Spatial question records:
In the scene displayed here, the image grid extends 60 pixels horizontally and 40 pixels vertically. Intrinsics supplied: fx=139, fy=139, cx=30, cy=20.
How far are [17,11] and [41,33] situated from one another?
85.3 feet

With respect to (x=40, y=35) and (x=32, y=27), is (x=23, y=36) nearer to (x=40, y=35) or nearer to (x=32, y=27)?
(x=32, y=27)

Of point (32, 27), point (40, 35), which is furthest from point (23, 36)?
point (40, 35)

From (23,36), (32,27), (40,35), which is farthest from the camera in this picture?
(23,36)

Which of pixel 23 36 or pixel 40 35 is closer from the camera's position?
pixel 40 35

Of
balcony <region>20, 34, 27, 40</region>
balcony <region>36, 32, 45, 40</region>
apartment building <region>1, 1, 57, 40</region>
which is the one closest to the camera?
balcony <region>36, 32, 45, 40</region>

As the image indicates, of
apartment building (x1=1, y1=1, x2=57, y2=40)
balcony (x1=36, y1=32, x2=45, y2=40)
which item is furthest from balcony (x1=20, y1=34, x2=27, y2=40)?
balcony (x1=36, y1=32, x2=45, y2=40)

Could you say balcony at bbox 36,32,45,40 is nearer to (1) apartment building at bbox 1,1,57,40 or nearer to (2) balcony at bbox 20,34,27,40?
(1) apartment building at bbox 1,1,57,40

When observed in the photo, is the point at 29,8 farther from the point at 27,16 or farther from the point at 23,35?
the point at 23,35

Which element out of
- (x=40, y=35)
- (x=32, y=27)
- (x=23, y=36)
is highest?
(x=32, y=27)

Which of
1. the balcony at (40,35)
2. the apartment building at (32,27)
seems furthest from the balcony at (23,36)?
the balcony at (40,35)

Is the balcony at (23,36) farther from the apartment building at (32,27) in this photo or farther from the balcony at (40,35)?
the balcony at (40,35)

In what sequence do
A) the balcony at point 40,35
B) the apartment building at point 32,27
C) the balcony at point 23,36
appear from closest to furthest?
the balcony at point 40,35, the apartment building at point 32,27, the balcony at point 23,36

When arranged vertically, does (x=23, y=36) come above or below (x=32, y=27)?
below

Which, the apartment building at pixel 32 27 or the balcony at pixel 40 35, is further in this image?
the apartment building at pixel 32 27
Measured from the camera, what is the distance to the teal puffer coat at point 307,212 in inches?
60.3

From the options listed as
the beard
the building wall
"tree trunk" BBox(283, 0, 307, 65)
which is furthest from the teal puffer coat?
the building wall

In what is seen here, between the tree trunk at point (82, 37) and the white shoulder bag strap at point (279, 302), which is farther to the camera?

DIRECTIONS:
Set down the material above again, word for word.

RESPONSE:
In the scene displayed here, the image grid extends 60 pixels horizontally and 40 pixels vertically. Intrinsics supplied: fx=139, fy=139, cx=30, cy=20.
How far are [17,11] and [41,33] situated from one another?
85.3 feet

With respect to (x=40, y=35) and (x=32, y=27), is (x=23, y=36) nearer to (x=40, y=35) or nearer to (x=32, y=27)?
(x=32, y=27)

Of point (32, 27), point (40, 35), which is furthest from point (23, 36)?
point (40, 35)

From (23,36), (32,27), (40,35), which is farthest from the camera in this picture?
(23,36)

Which of pixel 23 36 or pixel 40 35 is closer from the camera's position?
pixel 40 35

Of
balcony <region>20, 34, 27, 40</region>
balcony <region>36, 32, 45, 40</region>
apartment building <region>1, 1, 57, 40</region>
which is the one closest to the camera?
balcony <region>36, 32, 45, 40</region>

As the image indicates, of
apartment building (x1=1, y1=1, x2=57, y2=40)
balcony (x1=36, y1=32, x2=45, y2=40)
which item is furthest from balcony (x1=20, y1=34, x2=27, y2=40)?
balcony (x1=36, y1=32, x2=45, y2=40)

Could you say balcony at bbox 36,32,45,40 is nearer to (1) apartment building at bbox 1,1,57,40 or nearer to (2) balcony at bbox 20,34,27,40?
(1) apartment building at bbox 1,1,57,40

When observed in the photo, is the point at 29,8 farther from the point at 27,16 or farther from the point at 23,35?
the point at 23,35

Which element out of
- (x=40, y=35)
- (x=32, y=27)
- (x=23, y=36)
is highest?
(x=32, y=27)

Which of
1. the balcony at (40,35)
2. the apartment building at (32,27)
seems furthest from the balcony at (23,36)?
the balcony at (40,35)

Is the balcony at (23,36) farther from the apartment building at (32,27) in this photo or farther from the balcony at (40,35)?
the balcony at (40,35)

In what sequence do
A) the balcony at point 40,35
B) the apartment building at point 32,27
C) the balcony at point 23,36
appear from closest to furthest?
the balcony at point 40,35, the apartment building at point 32,27, the balcony at point 23,36

When arranged vertically, does (x=23, y=36) come above or below (x=32, y=27)?
below

Which, the apartment building at pixel 32 27 or the balcony at pixel 40 35, is further in this image?
the apartment building at pixel 32 27
Measured from the camera, what is the distance to the teal puffer coat at point 307,212 in inches?
60.3

From the options listed as
the beard
the building wall
"tree trunk" BBox(283, 0, 307, 65)
which is furthest from the teal puffer coat?
the building wall

In what is seen here, between the tree trunk at point (82, 37) and the white shoulder bag strap at point (279, 302), which is farther to the camera?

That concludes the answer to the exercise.